(Collected data)

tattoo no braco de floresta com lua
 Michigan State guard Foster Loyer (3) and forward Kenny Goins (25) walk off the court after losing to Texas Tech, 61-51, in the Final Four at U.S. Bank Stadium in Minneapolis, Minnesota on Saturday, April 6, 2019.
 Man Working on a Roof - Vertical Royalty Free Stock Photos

(End Collected data)

● Problem: Write each line above out exactly.

● Answer to this problem:
tattoo no braco de floresta com lua
 Michigan State guard Foster Loyer (3) and forward Kenny Goins (25) walk off the court after losing to Texas Tech, 61-51, in the Final Four at U.S. Bank Stadium in Minneapolis, Minnesota on Saturday, April 6, 2019.
 Man Working on a Roof - Vertical Royalty Free Stock Photos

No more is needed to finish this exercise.